Records from a spatial question set:

┄┄┄┄┄┄┄┄┄┄

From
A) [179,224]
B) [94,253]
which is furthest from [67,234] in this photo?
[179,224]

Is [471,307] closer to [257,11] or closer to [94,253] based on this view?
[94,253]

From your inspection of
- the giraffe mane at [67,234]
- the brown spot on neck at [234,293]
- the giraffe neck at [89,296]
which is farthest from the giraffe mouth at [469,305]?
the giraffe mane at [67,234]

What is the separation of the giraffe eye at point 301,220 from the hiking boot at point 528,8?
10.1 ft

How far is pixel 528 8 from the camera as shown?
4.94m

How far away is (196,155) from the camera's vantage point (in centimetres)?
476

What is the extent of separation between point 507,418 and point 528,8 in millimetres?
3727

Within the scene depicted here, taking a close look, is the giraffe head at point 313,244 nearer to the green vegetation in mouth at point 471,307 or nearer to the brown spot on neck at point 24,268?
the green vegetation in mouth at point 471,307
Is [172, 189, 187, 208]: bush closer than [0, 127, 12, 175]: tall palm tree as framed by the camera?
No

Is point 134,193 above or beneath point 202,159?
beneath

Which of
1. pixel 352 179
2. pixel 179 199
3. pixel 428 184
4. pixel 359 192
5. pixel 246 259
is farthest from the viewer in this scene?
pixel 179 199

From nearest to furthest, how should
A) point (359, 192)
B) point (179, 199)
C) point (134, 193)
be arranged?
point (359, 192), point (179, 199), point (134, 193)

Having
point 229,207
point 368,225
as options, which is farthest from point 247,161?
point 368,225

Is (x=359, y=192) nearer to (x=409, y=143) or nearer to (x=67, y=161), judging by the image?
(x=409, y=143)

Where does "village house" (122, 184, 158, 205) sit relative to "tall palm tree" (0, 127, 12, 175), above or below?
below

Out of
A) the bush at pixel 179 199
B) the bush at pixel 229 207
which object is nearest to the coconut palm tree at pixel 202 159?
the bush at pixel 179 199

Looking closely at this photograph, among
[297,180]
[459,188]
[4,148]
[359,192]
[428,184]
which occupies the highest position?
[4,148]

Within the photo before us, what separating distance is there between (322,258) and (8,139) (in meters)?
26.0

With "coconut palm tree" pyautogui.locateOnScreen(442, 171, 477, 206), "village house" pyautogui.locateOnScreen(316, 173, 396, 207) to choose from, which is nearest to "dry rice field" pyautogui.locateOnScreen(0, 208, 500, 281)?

┄┄┄┄┄┄┄┄┄┄

GOAL →
Swap each "village house" in the items above for "farmhouse", and give back all the items with nothing else changed.

COMPLETED TASK →
From
A) [179,224]
B) [94,253]
which is furthest from [67,234] in this photo?
[179,224]

Is [471,307] closer to [257,11] or closer to [94,253] based on this view?
[94,253]

From your inspection of
- the giraffe mane at [67,234]
- the brown spot on neck at [234,293]
- the giraffe neck at [89,296]
which is farthest from the giraffe mouth at [469,305]?
the giraffe mane at [67,234]

What is the separation of the giraffe eye at point 301,220 from the hiking boot at point 528,8?
10.1 ft

How far is pixel 528 8 from the camera as shown?
4.94m

How far away is (196,155) from the camera's vantage point (in centimetres)?
476

What is the extent of separation between point 507,418 and point 528,8 in millimetres?
3727

Within the scene depicted here, taking a close look, is the giraffe head at point 313,244 nearer to the green vegetation in mouth at point 471,307 or nearer to the brown spot on neck at point 24,268?
the green vegetation in mouth at point 471,307
Is [172, 189, 187, 208]: bush closer than [0, 127, 12, 175]: tall palm tree as framed by the camera?
No

Is point 134,193 above or beneath point 202,159?
beneath

Which of
1. pixel 352 179
2. pixel 179 199
3. pixel 428 184
4. pixel 359 192
5. pixel 246 259
is farthest from the viewer in this scene?
pixel 179 199

From nearest to furthest, how should
A) point (359, 192)
B) point (179, 199)
C) point (134, 193)
be arranged?
point (359, 192), point (179, 199), point (134, 193)

Having
point 229,207
point 368,225
as options, which is farthest from point 247,161?
point 368,225

Is (x=359, y=192) nearer to (x=409, y=143) or nearer to (x=67, y=161), judging by the image?
(x=409, y=143)

Where does "farmhouse" (122, 184, 158, 205) sit relative to "tall palm tree" (0, 127, 12, 175), above or below?
below

Out of
A) the bush at pixel 179 199
B) the bush at pixel 229 207
which object is nearest to the coconut palm tree at pixel 202 159?
the bush at pixel 179 199

Looking closely at this photograph, among
[297,180]
[459,188]
[4,148]
[359,192]
[428,184]
which occupies the highest position?
[4,148]

Within the photo before us, what separating distance is there between (322,258) and (8,139) (in meters)?
26.0

With "coconut palm tree" pyautogui.locateOnScreen(442, 171, 477, 206), "farmhouse" pyautogui.locateOnScreen(316, 173, 396, 207) to choose from, which is nearest to "dry rice field" pyautogui.locateOnScreen(0, 208, 500, 281)?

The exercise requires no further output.